- _EXERCISE PROMPT_
Please rename "metal roller shutter" to "steel shutter" everywhere in the records below, changing nothing else. Write the records out again, leaving the pictures out.

>> START DATA FOR THIS EXERCISE

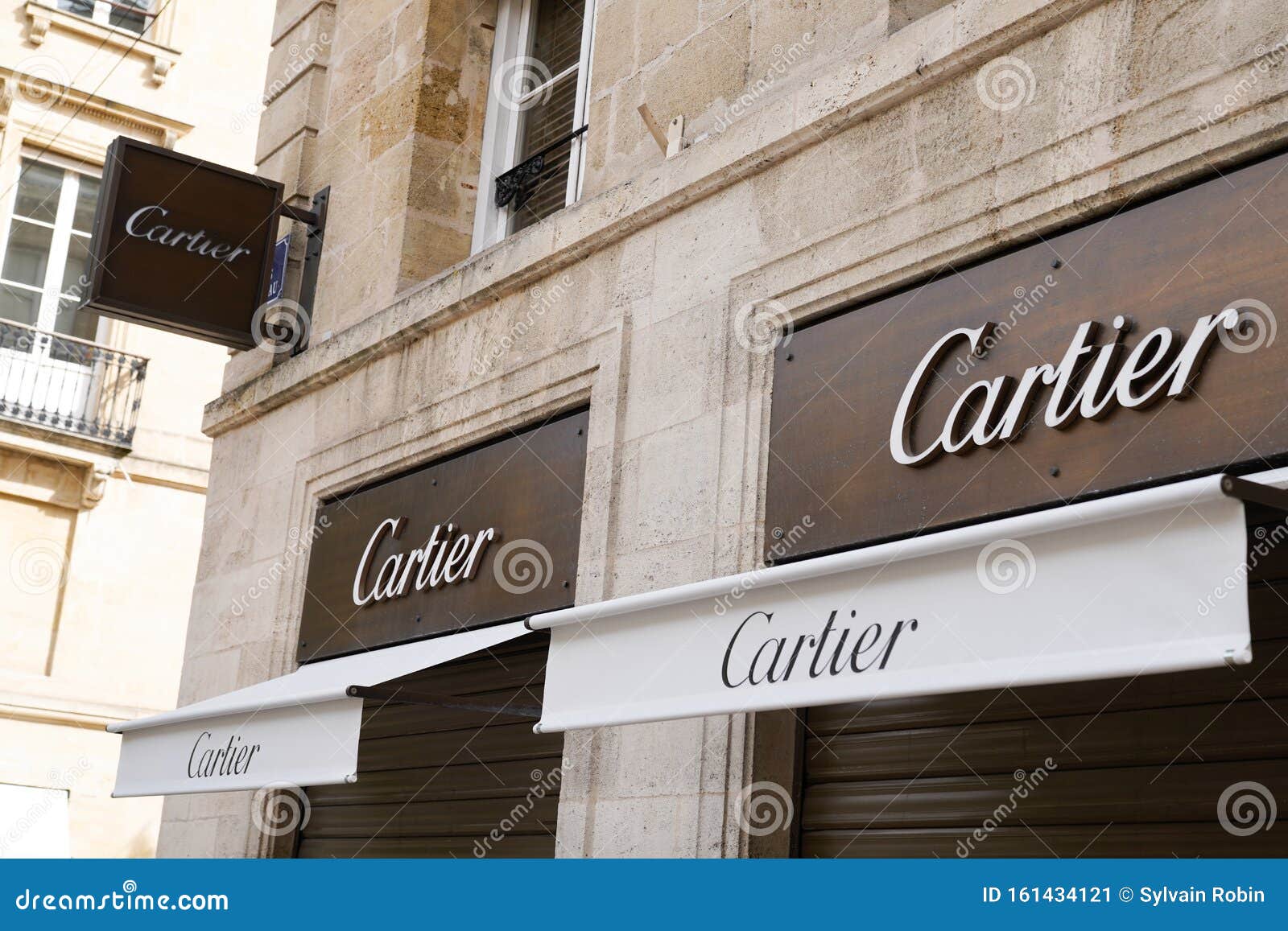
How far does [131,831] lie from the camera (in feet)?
55.1

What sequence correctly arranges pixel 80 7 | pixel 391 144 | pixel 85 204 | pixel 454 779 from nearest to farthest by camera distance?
pixel 454 779 → pixel 391 144 → pixel 85 204 → pixel 80 7

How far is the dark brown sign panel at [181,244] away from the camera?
326 inches

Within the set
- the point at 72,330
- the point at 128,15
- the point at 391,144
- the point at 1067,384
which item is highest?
the point at 128,15

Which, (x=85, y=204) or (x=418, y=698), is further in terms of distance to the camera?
(x=85, y=204)

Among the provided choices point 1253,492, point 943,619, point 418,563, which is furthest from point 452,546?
point 1253,492

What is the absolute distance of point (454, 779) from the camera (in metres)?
6.98

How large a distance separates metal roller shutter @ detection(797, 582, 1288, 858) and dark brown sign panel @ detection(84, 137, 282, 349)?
478cm

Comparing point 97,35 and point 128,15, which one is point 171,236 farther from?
point 128,15

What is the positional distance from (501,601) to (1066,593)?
3.60m

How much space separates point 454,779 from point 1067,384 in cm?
Answer: 363

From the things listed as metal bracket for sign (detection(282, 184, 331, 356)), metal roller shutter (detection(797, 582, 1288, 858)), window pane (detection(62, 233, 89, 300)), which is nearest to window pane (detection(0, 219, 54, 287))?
window pane (detection(62, 233, 89, 300))

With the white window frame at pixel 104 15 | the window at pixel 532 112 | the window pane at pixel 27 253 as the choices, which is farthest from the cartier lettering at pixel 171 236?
the white window frame at pixel 104 15
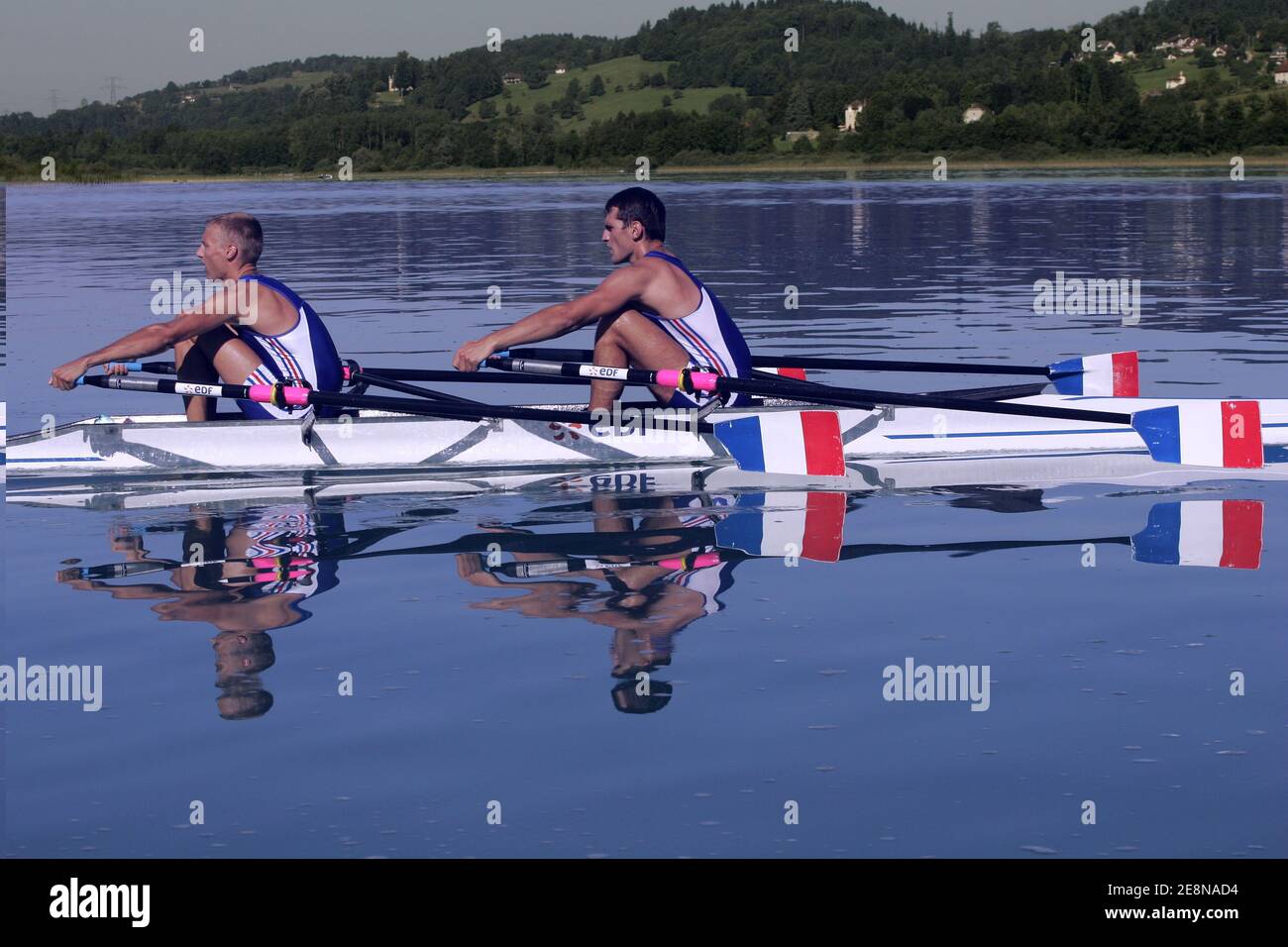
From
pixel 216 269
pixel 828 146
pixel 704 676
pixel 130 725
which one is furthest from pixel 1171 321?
pixel 828 146

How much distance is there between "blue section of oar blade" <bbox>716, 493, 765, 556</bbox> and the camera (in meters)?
8.91

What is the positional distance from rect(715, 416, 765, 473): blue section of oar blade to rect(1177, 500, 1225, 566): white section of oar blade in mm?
2638

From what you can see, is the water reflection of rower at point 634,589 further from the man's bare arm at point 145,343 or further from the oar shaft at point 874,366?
the oar shaft at point 874,366

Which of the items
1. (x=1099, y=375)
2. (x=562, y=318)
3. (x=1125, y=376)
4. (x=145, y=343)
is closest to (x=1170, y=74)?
(x=1125, y=376)

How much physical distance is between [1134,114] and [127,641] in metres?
117

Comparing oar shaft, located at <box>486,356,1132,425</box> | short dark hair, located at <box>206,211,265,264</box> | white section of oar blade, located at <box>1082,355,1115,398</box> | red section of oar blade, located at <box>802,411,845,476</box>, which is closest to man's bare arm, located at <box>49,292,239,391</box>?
short dark hair, located at <box>206,211,265,264</box>

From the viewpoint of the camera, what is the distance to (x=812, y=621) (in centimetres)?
735

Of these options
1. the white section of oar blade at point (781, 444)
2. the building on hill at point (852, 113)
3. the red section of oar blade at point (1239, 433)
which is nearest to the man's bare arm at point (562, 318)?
the white section of oar blade at point (781, 444)

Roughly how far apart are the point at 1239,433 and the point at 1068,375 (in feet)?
8.39

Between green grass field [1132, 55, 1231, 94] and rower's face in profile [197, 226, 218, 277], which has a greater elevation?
green grass field [1132, 55, 1231, 94]

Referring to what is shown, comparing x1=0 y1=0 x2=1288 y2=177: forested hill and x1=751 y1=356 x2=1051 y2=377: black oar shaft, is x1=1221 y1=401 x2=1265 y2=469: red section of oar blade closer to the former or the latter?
x1=751 y1=356 x2=1051 y2=377: black oar shaft

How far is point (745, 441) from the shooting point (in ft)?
34.0
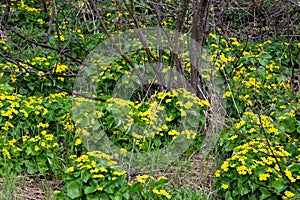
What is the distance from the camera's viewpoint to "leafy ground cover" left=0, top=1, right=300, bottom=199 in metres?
3.44

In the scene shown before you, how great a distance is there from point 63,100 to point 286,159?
1.95 meters

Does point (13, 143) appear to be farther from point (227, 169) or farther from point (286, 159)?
point (286, 159)

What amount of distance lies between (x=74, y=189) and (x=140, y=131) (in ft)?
2.97

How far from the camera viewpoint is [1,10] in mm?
5988

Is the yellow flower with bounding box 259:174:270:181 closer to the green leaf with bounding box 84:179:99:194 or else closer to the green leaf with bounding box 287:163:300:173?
the green leaf with bounding box 287:163:300:173

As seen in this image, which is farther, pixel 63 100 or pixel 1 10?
pixel 1 10

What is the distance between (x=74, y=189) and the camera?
3.39 meters

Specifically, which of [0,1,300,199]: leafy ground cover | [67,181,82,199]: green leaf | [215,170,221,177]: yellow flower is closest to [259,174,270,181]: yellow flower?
[0,1,300,199]: leafy ground cover

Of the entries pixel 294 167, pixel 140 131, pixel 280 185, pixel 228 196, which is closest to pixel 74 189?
pixel 140 131

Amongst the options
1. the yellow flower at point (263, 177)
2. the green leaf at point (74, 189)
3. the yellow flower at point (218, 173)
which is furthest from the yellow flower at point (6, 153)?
the yellow flower at point (263, 177)

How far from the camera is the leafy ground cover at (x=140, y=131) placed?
3441 mm

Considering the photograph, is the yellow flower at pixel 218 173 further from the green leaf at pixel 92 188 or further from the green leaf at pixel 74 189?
the green leaf at pixel 74 189

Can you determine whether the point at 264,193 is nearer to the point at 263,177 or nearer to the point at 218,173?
the point at 263,177

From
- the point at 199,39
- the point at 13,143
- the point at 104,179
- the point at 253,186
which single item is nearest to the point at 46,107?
the point at 13,143
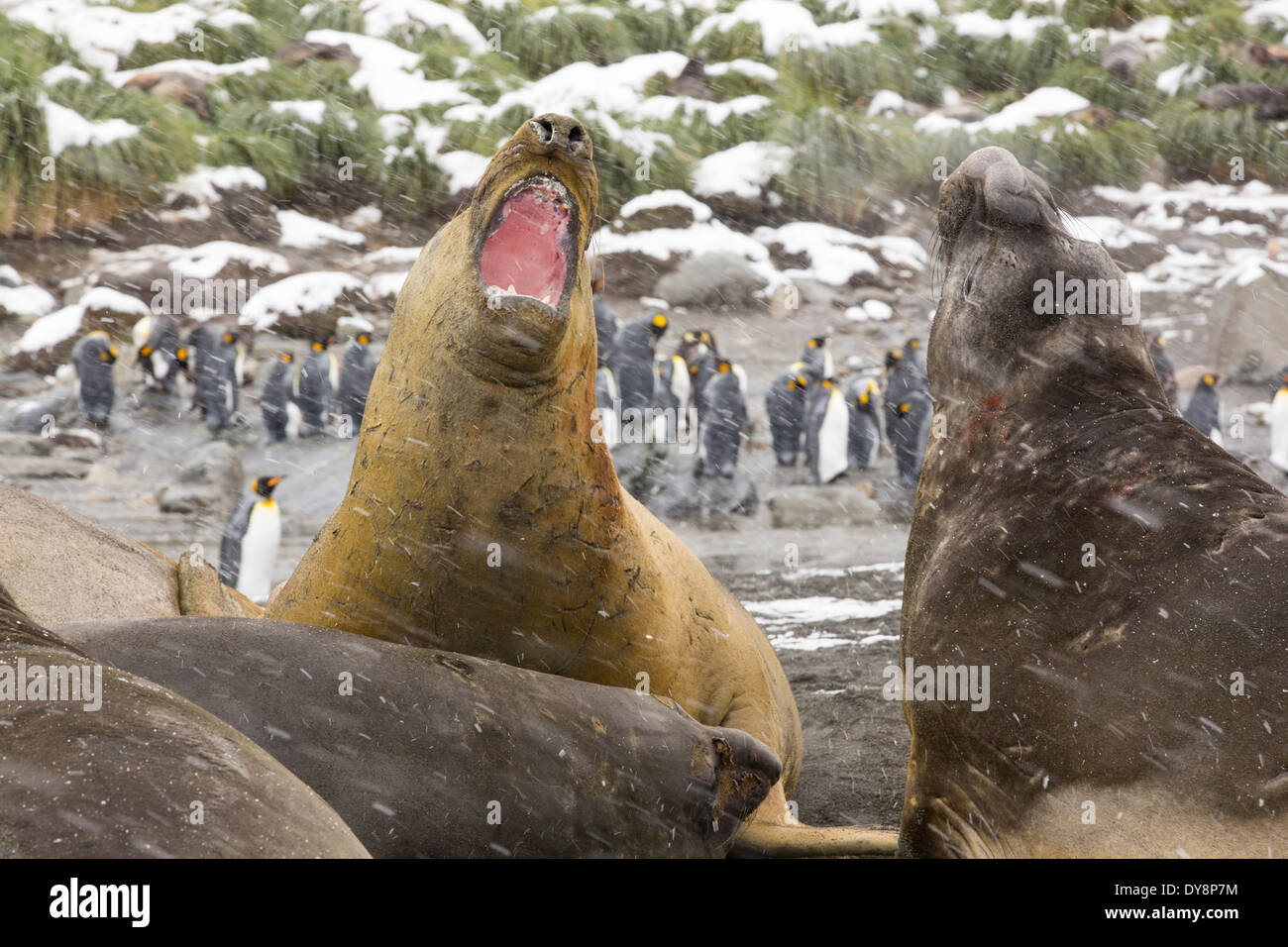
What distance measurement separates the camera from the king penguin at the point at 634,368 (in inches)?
501

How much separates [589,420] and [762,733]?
0.90 meters

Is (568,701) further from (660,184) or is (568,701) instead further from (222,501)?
(660,184)

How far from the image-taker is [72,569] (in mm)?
3689

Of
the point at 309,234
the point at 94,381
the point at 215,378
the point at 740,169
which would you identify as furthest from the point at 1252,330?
the point at 94,381

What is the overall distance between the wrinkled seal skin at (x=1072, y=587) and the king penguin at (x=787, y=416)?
8.93m

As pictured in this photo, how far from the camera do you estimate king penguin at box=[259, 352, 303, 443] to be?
12.0 metres

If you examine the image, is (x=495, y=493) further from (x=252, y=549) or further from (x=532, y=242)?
(x=252, y=549)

>> END DATA FOR THIS EXERCISE

- _ANSWER IN FULL_
How far does [131,831] lie from the camera (in feet)?
55.1

What sequence correctly arranges pixel 80 7 | pixel 391 144 | pixel 85 204 | pixel 454 779 from nearest to farthest by camera distance?
pixel 454 779 → pixel 391 144 → pixel 85 204 → pixel 80 7

How far is the dark brown sign panel at [181,244] away from the camera?
326 inches

Within the set
- the point at 72,330
- the point at 128,15
- the point at 391,144
- the point at 1067,384
which item is highest?
the point at 128,15

Which, (x=85, y=204) or (x=418, y=698), is further in terms of distance to the camera?
(x=85, y=204)

Among the provided choices point 1253,492, point 943,619, point 418,563, which is furthest from point 452,546?
point 1253,492

What is the absolute distance of point (454, 779) from the camera (in metres)?
6.98

How large a distance separates steel shutter @ detection(797, 582, 1288, 858) and dark brown sign panel @ detection(84, 137, 282, 349)?
478cm

Comparing point 97,35 and point 128,15, which one is point 171,236 farther from?
point 128,15

What is the positional distance from (501,601) to (1066,593)?
3.60m

How much space separates point 454,779 from point 1067,384 in cm?
Answer: 363

From the things listed as metal bracket for sign (detection(282, 184, 331, 356)), steel shutter (detection(797, 582, 1288, 858)), window pane (detection(62, 233, 89, 300)), which is nearest to window pane (detection(0, 219, 54, 287))?
window pane (detection(62, 233, 89, 300))

With the white window frame at pixel 104 15 | the window at pixel 532 112 | the window pane at pixel 27 253 as the choices, which is farthest from the cartier lettering at pixel 171 236?
the white window frame at pixel 104 15
From
pixel 216 269
pixel 828 146
pixel 704 676
pixel 130 725
which one is furthest from pixel 1171 321?
pixel 828 146

How much distance is there between "blue section of oar blade" <bbox>716, 493, 765, 556</bbox> and the camera (in meters)?
8.91

What is the positional distance from rect(715, 416, 765, 473): blue section of oar blade to rect(1177, 500, 1225, 566): white section of oar blade in mm?
2638

From what you can see, is the water reflection of rower at point 634,589 further from the man's bare arm at point 145,343 or further from the oar shaft at point 874,366?
the oar shaft at point 874,366

Which of the items
1. (x=1099, y=375)
2. (x=562, y=318)
3. (x=1125, y=376)
4. (x=145, y=343)
is closest to (x=1170, y=74)?
(x=1125, y=376)

How much physical distance is between [1134,114] and [127,641] in metres?
117

Comparing oar shaft, located at <box>486,356,1132,425</box> | short dark hair, located at <box>206,211,265,264</box> | white section of oar blade, located at <box>1082,355,1115,398</box> | red section of oar blade, located at <box>802,411,845,476</box>, which is closest to man's bare arm, located at <box>49,292,239,391</box>?
short dark hair, located at <box>206,211,265,264</box>

From the viewpoint of the camera, what is the distance to (x=812, y=621) (in centimetres)?
735

Of these options
1. the white section of oar blade at point (781, 444)
2. the building on hill at point (852, 113)
3. the red section of oar blade at point (1239, 433)
which is nearest to the man's bare arm at point (562, 318)?
the white section of oar blade at point (781, 444)

Roughly how far apart are the point at 1239,433 and the point at 1068,375 (in feet)?
8.39

Between green grass field [1132, 55, 1231, 94] and rower's face in profile [197, 226, 218, 277], which has a greater elevation?
green grass field [1132, 55, 1231, 94]

Referring to what is shown, comparing x1=0 y1=0 x2=1288 y2=177: forested hill and x1=751 y1=356 x2=1051 y2=377: black oar shaft, is x1=1221 y1=401 x2=1265 y2=469: red section of oar blade closer to the former or the latter?
x1=751 y1=356 x2=1051 y2=377: black oar shaft

How far is point (745, 441) from the shooting point (in ft)?
34.0
What is the distance from the camera's viewpoint to "leafy ground cover" left=0, top=1, right=300, bottom=199 in metres?
3.44

In the scene shown before you, how great a distance is there from point 63,100 to point 286,159?
1.95 meters

Does point (13, 143) appear to be farther from point (227, 169) or farther from point (286, 159)?
point (286, 159)

What amount of distance lies between (x=74, y=189) and (x=140, y=131) (in ft)?
2.97

How far from the camera viewpoint is [1,10] in mm?
5988

Is the yellow flower with bounding box 259:174:270:181 closer to the green leaf with bounding box 84:179:99:194 or else closer to the green leaf with bounding box 287:163:300:173?
the green leaf with bounding box 287:163:300:173

As seen in this image, which is farther, pixel 63 100 or pixel 1 10?
pixel 1 10

What is the distance between (x=74, y=189) and the camera?
3.39 meters

Specifically, which of [0,1,300,199]: leafy ground cover | [67,181,82,199]: green leaf | [215,170,221,177]: yellow flower is closest to [259,174,270,181]: yellow flower?
[0,1,300,199]: leafy ground cover

Of the entries pixel 294 167, pixel 140 131, pixel 280 185, pixel 228 196, which is closest to pixel 74 189?
pixel 140 131

Amongst the options
1. the yellow flower at point (263, 177)
2. the green leaf at point (74, 189)
3. the yellow flower at point (218, 173)
which is furthest from the yellow flower at point (6, 153)?
the yellow flower at point (263, 177)

How far from the camera is the leafy ground cover at (x=140, y=131) placed?
3441 mm

Considering the photograph, is the yellow flower at pixel 218 173 further from the green leaf at pixel 92 188 or further from the green leaf at pixel 74 189?
the green leaf at pixel 74 189

Can you determine whether the point at 264,193 is nearer to the point at 263,177 or nearer to the point at 218,173?
the point at 263,177

From
- the point at 199,39
- the point at 13,143
- the point at 104,179
- the point at 253,186
which single item is nearest to the point at 46,107?
the point at 13,143
What distance measurement separates the camera from the king penguin at the point at 634,368 (in inches)?
501

How much separates [589,420] and [762,733]?
0.90 meters

Is (568,701) further from (660,184) or is (568,701) instead further from (222,501)?
(660,184)

How far from the image-taker is [72,569] (in mm)?
3689

Of
the point at 309,234
the point at 94,381
the point at 215,378
the point at 740,169
which would you identify as furthest from the point at 1252,330?
the point at 94,381

What is the overall distance between the wrinkled seal skin at (x=1072, y=587) and the king penguin at (x=787, y=416)?
8.93m

As pictured in this photo, how far from the camera do you estimate king penguin at box=[259, 352, 303, 443] to be?
12.0 metres

If you examine the image, is (x=495, y=493) further from (x=252, y=549) or further from (x=532, y=242)?
(x=252, y=549)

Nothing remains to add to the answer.